2008 Türkiye'nin inişe geçme yılı mı olacak?

Bu yazıyı 2007’nin son gününde kaleme aldım. Bu yazıda amacım giden yılı değerlendirmek ve 2008 için beklentileri dile getirmek. 2007, bana göre Türkiye için sınıfta kaldığı bir yıl oldu. AKP iktidarı ülkeyi öyle bir hale getirdi ki, valisi kömür dağıtırken, imamı devlet yönetti.
2007’nin beni en çok şaşırtan olayı seçimler oldu. Aslında bu seçimler, Turgut Özal iktidarları ile başlayan çürümüşlüğün bir salgın hastalık gibi tüm ülkeyi sardığını gördük. Başbakan seçim sonuçlarını ABD başkentine onaylatmak için öylesine ısrarcı oldu ki, bu topraklarda yaşayan bizler utanır hale geldik.
Yok, Beyaz Saray’da varılan istihbarat paylaşımıymış, yok ABD bizi PKK konusunda  destekliyormuş, bizi çok seviyorlarmış, bunlar beni 2007’de etkileyen olaylar arasına girmedi. 2007 seçimleri aslında Türkiye’deki tüm muhalefet partilerinin çalışmaları gereken bence en önemli nokta.
Bu çalışma polisiye mi olur, yoksa strateji bakımından mı incelenir bilemem ama şu anda rehavet içinde olan tüm muhalefet partilerinin bu tutumlarını sürdürmeleri durumunda gelecek seçimlerde Meclis’e bile giremeyecekleri bir gerçek. AKP’nin sempati topladığına inandıkları olayları taklitle de bir yere varamazsınız beyler. Taklit her zaman taklittir.

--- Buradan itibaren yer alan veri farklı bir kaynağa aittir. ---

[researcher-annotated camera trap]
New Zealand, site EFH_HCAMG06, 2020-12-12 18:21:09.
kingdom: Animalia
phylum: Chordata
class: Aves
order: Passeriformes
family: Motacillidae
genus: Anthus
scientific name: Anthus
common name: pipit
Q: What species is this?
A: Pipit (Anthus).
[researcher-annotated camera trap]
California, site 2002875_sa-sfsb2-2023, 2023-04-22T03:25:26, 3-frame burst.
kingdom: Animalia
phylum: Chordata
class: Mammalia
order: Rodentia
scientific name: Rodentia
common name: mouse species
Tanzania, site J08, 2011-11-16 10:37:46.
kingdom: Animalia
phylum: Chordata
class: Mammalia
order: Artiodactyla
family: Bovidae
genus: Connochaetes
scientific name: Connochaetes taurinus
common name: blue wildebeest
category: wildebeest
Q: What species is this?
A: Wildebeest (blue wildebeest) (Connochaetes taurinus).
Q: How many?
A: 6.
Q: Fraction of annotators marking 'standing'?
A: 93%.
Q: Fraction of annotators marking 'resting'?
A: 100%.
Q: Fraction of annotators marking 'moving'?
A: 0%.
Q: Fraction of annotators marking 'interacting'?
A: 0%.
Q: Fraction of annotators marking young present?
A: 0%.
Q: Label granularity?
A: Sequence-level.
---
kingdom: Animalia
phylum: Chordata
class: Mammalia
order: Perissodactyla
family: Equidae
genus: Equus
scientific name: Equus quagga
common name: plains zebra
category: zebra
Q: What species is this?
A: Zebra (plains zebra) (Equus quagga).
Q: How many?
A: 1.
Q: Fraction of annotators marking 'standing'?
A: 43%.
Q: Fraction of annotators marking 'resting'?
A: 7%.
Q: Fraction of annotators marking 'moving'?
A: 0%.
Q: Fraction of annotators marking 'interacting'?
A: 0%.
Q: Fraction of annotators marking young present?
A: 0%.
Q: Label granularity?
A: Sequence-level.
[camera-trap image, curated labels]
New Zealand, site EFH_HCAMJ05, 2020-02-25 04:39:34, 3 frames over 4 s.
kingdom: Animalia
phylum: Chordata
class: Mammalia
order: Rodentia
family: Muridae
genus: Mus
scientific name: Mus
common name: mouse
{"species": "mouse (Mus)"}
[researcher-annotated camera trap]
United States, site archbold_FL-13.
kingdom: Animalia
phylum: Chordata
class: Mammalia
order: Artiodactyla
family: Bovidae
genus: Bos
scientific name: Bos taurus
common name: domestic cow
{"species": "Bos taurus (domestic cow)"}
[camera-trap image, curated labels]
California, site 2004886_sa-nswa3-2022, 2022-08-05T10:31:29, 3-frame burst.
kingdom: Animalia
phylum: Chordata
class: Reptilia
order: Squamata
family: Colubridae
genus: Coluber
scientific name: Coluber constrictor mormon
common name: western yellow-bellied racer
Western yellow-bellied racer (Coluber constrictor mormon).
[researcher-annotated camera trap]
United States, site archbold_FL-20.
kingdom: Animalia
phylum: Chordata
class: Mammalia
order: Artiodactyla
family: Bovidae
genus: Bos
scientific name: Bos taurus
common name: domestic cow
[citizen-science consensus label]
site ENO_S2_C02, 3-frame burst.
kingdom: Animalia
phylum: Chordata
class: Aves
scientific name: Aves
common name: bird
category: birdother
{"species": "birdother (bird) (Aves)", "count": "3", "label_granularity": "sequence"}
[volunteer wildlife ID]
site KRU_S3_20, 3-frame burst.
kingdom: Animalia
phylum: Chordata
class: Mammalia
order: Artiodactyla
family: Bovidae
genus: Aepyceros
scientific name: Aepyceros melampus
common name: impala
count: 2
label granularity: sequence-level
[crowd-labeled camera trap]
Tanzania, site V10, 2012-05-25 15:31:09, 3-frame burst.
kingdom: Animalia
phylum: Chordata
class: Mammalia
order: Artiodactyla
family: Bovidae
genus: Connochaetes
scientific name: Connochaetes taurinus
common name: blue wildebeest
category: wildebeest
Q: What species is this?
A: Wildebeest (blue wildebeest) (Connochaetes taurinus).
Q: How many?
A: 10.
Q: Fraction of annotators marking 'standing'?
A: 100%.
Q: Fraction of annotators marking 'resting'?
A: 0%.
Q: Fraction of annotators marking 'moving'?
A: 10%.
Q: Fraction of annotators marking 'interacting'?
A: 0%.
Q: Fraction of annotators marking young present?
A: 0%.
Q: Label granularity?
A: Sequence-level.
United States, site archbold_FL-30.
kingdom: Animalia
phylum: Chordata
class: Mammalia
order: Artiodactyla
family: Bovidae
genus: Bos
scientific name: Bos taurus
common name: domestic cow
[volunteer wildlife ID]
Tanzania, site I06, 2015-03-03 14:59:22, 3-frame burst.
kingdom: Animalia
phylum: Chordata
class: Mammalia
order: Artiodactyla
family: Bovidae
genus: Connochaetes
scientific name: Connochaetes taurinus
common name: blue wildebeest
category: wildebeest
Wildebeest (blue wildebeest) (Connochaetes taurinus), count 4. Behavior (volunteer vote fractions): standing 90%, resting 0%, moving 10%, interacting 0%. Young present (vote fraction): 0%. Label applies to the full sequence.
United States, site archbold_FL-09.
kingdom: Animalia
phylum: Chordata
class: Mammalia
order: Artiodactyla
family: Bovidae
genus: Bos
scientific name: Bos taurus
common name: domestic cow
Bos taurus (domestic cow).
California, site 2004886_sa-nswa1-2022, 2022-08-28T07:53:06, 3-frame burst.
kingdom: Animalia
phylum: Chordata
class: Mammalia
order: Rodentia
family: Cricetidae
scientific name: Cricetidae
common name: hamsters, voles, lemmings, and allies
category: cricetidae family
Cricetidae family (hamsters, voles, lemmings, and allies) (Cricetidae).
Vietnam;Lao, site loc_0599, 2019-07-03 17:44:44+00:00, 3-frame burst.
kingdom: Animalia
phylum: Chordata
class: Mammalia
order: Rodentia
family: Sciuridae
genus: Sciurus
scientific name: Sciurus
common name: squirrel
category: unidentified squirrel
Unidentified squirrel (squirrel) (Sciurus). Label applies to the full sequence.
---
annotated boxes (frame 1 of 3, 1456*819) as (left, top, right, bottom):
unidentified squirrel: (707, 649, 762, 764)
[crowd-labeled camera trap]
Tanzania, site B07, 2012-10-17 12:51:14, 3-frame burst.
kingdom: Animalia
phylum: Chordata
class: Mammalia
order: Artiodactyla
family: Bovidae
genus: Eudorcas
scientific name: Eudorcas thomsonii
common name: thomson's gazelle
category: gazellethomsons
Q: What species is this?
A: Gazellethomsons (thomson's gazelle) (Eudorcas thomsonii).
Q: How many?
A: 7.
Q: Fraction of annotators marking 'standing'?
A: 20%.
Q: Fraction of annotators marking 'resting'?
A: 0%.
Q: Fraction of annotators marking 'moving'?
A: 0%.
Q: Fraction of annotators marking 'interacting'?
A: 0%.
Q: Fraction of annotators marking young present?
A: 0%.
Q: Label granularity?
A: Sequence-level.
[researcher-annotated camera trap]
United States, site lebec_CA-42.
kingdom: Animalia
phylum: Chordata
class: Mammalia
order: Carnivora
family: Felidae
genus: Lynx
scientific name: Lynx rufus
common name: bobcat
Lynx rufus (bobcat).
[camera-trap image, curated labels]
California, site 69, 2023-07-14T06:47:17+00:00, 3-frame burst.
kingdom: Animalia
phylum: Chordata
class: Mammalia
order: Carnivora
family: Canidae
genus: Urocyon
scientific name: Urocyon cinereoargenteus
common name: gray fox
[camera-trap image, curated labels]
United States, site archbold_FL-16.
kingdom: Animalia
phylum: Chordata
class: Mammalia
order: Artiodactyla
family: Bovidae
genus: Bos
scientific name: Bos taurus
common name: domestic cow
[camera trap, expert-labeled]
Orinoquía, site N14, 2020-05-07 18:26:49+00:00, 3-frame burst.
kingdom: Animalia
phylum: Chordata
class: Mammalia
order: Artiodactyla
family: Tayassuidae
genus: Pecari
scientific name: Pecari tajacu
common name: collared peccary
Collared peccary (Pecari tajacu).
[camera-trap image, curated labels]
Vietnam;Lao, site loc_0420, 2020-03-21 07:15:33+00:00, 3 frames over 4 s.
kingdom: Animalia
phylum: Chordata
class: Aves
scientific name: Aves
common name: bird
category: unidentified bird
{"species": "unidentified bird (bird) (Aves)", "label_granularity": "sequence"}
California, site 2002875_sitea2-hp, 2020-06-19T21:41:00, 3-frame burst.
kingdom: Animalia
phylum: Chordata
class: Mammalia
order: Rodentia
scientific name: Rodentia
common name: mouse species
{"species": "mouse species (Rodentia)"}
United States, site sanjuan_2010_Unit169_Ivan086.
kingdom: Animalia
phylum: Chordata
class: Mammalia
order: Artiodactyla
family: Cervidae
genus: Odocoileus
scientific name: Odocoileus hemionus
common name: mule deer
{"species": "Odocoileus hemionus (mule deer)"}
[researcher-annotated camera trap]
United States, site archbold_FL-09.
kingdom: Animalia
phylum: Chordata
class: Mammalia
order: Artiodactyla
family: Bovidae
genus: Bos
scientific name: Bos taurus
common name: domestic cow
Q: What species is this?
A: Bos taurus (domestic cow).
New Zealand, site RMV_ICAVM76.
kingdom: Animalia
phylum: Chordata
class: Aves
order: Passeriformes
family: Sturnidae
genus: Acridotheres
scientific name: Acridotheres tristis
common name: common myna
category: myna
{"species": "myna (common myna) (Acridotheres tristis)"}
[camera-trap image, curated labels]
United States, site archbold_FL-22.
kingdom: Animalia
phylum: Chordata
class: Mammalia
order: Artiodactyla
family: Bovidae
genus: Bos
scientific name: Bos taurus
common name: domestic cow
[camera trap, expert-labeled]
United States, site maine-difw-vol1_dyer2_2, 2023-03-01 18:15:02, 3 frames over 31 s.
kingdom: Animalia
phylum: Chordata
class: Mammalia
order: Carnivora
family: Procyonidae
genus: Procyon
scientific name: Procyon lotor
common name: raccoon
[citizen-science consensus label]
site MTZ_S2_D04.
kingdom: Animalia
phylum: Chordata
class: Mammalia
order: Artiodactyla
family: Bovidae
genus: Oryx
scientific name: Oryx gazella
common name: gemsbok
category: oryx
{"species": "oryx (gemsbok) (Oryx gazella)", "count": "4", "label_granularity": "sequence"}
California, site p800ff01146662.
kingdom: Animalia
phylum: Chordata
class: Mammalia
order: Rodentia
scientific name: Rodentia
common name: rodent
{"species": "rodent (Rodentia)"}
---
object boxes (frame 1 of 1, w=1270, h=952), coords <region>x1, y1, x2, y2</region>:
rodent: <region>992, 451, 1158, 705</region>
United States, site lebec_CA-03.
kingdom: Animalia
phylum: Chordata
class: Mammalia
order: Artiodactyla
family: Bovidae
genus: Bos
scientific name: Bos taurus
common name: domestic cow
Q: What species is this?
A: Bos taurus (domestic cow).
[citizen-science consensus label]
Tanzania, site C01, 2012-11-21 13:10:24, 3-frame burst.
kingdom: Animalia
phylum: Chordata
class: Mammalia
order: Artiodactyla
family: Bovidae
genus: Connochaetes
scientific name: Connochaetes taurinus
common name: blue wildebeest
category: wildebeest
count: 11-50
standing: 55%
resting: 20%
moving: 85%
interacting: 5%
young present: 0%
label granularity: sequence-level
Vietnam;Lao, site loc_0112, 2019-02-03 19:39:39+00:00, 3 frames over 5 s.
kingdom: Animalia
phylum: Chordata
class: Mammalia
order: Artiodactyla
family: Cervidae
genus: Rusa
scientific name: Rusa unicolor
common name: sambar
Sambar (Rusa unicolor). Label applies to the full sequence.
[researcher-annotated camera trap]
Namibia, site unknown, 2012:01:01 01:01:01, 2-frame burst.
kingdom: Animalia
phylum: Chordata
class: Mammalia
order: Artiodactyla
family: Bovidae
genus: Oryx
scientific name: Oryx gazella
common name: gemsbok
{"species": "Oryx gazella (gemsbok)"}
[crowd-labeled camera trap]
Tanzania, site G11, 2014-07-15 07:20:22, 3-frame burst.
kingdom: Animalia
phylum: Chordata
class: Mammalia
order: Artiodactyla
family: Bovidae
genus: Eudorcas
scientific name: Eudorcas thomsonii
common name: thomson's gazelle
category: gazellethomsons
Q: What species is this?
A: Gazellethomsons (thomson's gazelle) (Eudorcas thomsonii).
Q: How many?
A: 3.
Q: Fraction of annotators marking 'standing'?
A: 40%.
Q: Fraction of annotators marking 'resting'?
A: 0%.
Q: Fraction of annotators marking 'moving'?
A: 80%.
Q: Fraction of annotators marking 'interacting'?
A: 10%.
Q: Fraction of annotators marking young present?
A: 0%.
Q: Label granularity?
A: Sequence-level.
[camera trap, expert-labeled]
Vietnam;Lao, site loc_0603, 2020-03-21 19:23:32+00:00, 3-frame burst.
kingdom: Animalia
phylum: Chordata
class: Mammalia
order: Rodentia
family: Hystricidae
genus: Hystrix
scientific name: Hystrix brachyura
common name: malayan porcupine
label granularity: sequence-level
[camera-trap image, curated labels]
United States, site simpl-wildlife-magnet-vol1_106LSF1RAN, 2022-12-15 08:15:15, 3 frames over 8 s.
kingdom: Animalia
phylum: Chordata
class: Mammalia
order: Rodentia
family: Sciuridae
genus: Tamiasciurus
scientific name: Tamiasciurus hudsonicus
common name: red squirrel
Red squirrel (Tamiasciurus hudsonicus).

Gelelim 2008’e. Felaket habercisi olmak istemiyorum ama ne yazık ki, Türk halkı ile AKP iktidarı arasında bu yılın bir dönüm noktası olacağına inanıyorum. Bu yıl içinde AKP, Washington’dan aldığı talimat gereği PKK terör örgütünü siyasallaştıracak. APO denilen bebek katili belki bu yıl çıkmayacak ama siyasete girişi ve serbest bırakılmasının zemini atılacak.
2008 yılında laik sistemin temeline dinamit koyacak olan yeni anayasa AKP iktidarı tarafından büyük bir hızla geçirilerek uygulamaya konulacak. Üniversitelere el atıp tüm laik rektörler değiştirilecek, yakında orduya subaylarda Harp Okulları yerine imam hatiplerden mezun edilmeye başlanacak. Ama İmam Hatipli subay yetiştirme planı daha sonraki yıllara yayılması hesaplanan bir proje.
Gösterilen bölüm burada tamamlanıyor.